Data supplied:
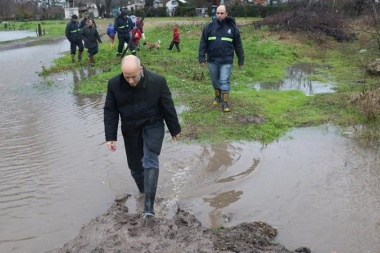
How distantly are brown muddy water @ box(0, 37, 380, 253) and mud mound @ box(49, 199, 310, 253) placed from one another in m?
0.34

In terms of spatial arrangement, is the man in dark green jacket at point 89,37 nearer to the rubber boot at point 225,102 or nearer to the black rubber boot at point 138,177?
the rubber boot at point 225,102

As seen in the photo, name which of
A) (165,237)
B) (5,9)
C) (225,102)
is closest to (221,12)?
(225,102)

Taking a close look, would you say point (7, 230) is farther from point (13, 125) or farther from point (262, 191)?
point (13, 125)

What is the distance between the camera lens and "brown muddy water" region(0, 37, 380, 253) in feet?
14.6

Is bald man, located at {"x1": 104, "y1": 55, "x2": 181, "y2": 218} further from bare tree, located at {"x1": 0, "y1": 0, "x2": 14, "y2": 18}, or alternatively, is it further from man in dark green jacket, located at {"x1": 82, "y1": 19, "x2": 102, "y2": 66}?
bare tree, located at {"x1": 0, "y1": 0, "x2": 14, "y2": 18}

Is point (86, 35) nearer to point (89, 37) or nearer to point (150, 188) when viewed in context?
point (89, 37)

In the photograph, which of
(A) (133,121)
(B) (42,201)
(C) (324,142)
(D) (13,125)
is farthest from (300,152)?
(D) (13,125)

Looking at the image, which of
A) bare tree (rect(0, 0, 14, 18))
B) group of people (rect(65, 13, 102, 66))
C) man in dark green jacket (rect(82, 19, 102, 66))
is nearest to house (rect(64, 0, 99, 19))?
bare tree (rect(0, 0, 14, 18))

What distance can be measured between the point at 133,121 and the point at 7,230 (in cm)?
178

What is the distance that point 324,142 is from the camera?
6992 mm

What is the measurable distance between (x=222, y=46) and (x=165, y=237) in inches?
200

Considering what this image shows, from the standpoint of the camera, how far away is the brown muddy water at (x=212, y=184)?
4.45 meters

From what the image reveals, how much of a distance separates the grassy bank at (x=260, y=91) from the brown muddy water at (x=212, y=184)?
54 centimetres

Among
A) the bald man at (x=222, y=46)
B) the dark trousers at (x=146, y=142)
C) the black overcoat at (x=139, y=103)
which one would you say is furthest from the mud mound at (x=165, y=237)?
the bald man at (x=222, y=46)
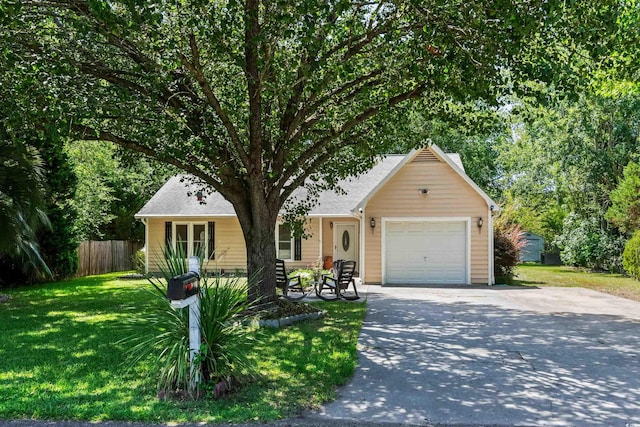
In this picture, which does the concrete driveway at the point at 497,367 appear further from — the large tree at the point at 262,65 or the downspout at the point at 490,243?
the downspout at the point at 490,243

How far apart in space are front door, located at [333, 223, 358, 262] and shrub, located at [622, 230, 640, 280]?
--
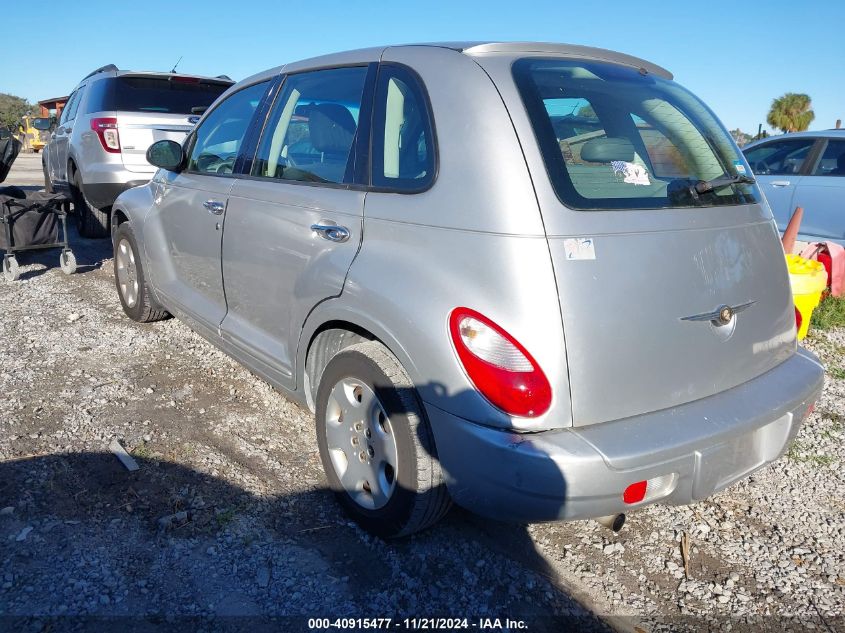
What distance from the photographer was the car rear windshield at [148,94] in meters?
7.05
==
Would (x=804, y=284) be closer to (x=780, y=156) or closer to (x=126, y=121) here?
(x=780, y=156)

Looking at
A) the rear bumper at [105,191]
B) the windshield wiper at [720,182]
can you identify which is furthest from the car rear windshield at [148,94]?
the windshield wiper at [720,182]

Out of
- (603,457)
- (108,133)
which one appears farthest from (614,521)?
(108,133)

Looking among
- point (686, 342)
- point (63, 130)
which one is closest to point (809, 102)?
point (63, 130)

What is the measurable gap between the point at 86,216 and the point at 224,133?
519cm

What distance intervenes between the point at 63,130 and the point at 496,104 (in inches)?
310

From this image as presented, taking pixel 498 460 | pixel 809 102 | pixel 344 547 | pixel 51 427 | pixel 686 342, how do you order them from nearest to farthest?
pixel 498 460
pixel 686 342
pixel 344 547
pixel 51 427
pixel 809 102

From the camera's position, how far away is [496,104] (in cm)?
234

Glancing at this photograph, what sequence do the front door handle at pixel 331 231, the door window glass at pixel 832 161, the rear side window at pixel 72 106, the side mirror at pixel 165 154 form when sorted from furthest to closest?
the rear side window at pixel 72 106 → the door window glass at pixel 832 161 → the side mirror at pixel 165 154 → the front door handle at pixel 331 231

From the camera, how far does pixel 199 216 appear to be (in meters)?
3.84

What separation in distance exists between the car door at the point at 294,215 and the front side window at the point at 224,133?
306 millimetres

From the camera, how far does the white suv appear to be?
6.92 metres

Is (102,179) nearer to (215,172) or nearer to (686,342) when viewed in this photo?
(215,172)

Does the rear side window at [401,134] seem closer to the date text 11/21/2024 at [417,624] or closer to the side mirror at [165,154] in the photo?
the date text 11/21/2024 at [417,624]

Your goal: Return, word for word, the rows from the line containing "Is point (86, 35)" through the line containing "4.45 meters", with both of those lines included.

Result of this task:
Is point (86, 35) nearer to point (89, 37) or nearer to point (150, 188) when viewed in context?
point (89, 37)

In the photograph, which of
(A) (133,121)
(B) (42,201)
(C) (324,142)
(D) (13,125)
is farthest from (300,152)?
(D) (13,125)

Looking at the image, which of
A) bare tree (rect(0, 0, 14, 18))
B) group of people (rect(65, 13, 102, 66))
C) man in dark green jacket (rect(82, 19, 102, 66))
is nearest to house (rect(64, 0, 99, 19))?
bare tree (rect(0, 0, 14, 18))

What distance can be measured between the point at 133,121 and the point at 7,230 (in cm)?
178

What is the distance that point 324,142 is from the camera?
6992 mm

What is the measurable distance between (x=222, y=46) and (x=165, y=237) in inches?
200

Considering what this image shows, from the standpoint of the camera, how far away is the brown muddy water at (x=212, y=184)?
4.45 meters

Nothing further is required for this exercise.